Portugal vive "quase num analfabetismo financeiro" e o problema começa na escola, que não ensina os alunos nem a preencher uma declaração de IRS - "uma obrigação que todos temos". A crítica é de Bárbara Barroso, especialista em finanças pessoais e fundadora do laboratório de literacia financeira MoneyLab.
"Continuamos a perpetuar que as pessoas vivam nesta ignorância. Não sei se, efetivamente, há alguém a ganhar com isto ou não. Se calhar, há. Mantendo as pessoas pouco informadas, eu posso fazer o que quiser. Já temos na disciplina de Cidadania uma componente de educação financeira, mas ainda é voluntária e depois falta a formação dos professores. Não adianta dizermos que já temos nas escolas uma abertura para a educação financeira e depois não existe um programa de facto estruturado. É possível começar a educação financeira desde o ensino básico e fazer a diferença", sublinha.

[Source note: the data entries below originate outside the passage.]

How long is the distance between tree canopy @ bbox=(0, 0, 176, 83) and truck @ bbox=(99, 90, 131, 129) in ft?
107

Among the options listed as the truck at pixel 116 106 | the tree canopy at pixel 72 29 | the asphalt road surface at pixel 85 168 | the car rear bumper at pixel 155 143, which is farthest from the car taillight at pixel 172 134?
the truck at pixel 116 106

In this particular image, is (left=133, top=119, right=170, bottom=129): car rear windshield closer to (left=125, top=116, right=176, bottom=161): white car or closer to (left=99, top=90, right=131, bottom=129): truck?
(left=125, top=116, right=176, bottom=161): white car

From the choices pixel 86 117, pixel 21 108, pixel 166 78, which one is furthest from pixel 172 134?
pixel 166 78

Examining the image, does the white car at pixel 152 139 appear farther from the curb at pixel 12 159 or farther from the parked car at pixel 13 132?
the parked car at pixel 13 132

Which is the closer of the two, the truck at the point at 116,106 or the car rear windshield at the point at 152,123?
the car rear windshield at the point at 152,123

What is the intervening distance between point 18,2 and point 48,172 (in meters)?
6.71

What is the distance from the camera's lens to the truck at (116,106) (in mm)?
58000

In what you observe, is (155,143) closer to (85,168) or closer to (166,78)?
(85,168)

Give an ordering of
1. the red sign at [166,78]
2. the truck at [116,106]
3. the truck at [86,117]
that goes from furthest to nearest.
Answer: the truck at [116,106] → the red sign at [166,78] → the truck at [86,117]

Em 2020 e 2021, a literacia financeira dos portugueses estava em último lugar, entre os 19 países da zona euro, segundo o ranking do Banco Central Europeu (BCE). Em 2022, o país subiu para o penúltimo lugar, ultrapassando apenas a Roménia.

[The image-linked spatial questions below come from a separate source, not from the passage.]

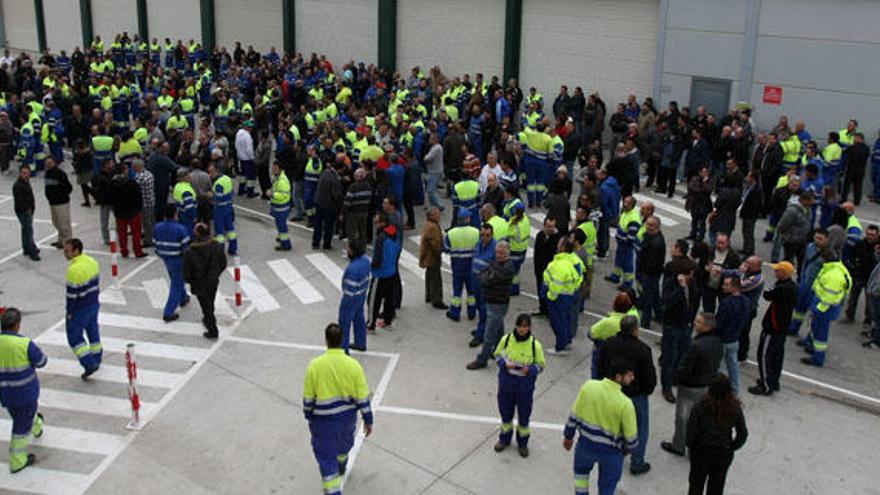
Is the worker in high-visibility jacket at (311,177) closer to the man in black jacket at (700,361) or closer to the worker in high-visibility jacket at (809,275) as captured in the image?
the worker in high-visibility jacket at (809,275)

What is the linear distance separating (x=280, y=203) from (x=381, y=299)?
4339mm

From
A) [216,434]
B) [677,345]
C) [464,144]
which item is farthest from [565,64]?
[216,434]

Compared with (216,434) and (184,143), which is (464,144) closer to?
(184,143)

Eleita pelo Canal História a Nº1 da área das Finanças em Portugal, Bárbara Barroso admite que se as crianças e jovens "entendessem os princípios base de uma boa gestão financeira", a probabilidade de cometerem "erros básicos" em adultos seria menor. Mas esta não é a única explicação para o facto de hoje ser difícil para os jovens poupar e gerir as finanças pessoais, contribuindo para que o país seja também o sétimo da União Europeia onde as famílias menos poupam, de acordo com a Pordata.
"Há um problema de base: somos um país de baixos salários. Com o aumento da inflação, mas com os mesmos salários, não é preciso ser-se muito bom a matemática (...) Neste momento, os jovens já estão à procura de uma solução: estão a ter dois empregos para tentar aumentar a receita. Quando falamos em poupar só pensamos em cortar, cortar, cortar nas despesas que temos, porque é mais rápido e surge mais efeito. Mas chega um momento em que não dá para mais, muita gente já atingiu os mínimos olímpicos", alerta.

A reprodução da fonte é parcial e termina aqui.